── AVAILABLE DATA

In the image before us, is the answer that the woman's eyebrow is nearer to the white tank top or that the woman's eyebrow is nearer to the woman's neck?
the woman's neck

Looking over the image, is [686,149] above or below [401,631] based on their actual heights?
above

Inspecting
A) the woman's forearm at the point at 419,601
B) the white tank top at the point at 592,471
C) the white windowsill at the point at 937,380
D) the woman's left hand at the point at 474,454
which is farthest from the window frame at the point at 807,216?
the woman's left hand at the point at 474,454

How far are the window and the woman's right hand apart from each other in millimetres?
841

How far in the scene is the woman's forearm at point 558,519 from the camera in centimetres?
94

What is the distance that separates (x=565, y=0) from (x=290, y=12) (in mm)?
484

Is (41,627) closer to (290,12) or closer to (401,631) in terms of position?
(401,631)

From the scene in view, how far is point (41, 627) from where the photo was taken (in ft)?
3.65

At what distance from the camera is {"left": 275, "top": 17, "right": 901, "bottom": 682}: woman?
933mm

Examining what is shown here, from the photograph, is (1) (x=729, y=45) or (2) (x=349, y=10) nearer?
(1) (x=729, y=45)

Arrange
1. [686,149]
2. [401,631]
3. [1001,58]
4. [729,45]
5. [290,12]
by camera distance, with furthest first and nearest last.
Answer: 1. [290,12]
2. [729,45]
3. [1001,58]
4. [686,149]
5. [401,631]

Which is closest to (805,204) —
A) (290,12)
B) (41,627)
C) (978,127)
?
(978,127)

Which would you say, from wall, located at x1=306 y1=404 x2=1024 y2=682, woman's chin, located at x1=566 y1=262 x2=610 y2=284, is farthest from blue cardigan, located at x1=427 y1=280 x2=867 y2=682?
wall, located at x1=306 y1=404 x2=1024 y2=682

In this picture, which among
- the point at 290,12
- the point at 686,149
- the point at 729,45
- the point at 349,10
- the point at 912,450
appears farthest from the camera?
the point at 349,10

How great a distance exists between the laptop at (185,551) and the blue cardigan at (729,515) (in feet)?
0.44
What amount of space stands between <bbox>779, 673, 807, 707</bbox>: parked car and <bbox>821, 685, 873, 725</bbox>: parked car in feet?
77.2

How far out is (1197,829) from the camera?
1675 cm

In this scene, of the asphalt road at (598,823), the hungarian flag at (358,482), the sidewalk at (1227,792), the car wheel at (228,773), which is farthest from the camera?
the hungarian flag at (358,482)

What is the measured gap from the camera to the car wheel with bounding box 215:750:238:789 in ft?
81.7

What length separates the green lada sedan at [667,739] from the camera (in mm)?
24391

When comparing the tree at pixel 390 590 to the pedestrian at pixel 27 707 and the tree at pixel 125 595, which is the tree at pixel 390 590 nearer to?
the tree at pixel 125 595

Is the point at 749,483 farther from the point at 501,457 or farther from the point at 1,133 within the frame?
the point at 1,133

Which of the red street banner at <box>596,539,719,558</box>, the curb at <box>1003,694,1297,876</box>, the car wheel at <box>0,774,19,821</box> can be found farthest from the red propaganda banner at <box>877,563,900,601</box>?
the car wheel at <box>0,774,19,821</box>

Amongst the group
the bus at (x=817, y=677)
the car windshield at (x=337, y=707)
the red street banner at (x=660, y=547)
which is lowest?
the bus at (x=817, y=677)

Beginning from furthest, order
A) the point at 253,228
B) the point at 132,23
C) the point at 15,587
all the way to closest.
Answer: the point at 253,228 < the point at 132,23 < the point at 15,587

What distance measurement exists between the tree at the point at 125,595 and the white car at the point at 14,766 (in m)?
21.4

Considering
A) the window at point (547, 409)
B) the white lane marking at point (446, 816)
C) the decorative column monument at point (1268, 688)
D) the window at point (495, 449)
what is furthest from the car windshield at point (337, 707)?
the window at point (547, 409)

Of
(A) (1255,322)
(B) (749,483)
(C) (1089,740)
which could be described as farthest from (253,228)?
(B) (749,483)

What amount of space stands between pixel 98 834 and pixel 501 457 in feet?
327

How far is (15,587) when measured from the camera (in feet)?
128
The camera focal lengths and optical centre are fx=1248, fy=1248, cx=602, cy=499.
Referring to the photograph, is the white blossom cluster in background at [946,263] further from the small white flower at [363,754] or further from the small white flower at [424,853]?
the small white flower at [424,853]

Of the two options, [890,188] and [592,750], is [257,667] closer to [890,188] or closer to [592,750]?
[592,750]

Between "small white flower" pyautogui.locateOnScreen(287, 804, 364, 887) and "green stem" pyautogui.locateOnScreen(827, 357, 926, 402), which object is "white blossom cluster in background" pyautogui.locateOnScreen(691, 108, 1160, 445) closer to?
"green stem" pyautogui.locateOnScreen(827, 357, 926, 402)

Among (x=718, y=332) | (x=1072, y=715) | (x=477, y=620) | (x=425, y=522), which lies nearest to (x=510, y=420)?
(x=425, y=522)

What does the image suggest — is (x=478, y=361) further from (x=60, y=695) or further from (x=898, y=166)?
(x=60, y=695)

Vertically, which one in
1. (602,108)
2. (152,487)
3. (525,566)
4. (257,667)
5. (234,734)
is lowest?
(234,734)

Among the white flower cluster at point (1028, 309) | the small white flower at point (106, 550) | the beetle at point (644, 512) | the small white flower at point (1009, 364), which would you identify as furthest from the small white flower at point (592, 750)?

────

**BRIEF:** Carry over the stretch from the line containing "445) closer to?" through the end of the items, repeating every line. Leave the lines unchanged except that 131 is added to each coordinate in the answers.

**ANSWER TO THIS EXERCISE:**
Between "small white flower" pyautogui.locateOnScreen(287, 804, 364, 887) and "green stem" pyautogui.locateOnScreen(827, 357, 926, 402), which object is "white blossom cluster in background" pyautogui.locateOnScreen(691, 108, 1160, 445) closer to?
"green stem" pyautogui.locateOnScreen(958, 488, 1057, 533)

Among (x=718, y=332) | (x=1072, y=715) | (x=477, y=620) | (x=425, y=522), which lies nearest to (x=510, y=420)?
(x=556, y=653)

What does the image suggest — is (x=478, y=361) further from (x=60, y=695) or further from (x=898, y=166)?
(x=191, y=826)

Vertically, which one in
1. (602,108)
2. (152,487)
3. (525,566)
4. (257,667)
5. (234,734)
is lowest?
(365,865)

Among the white flower cluster at point (1028, 309) | the small white flower at point (106, 550) | the beetle at point (644, 512) | the small white flower at point (1009, 364), which would you identify as furthest from the small white flower at point (592, 750)?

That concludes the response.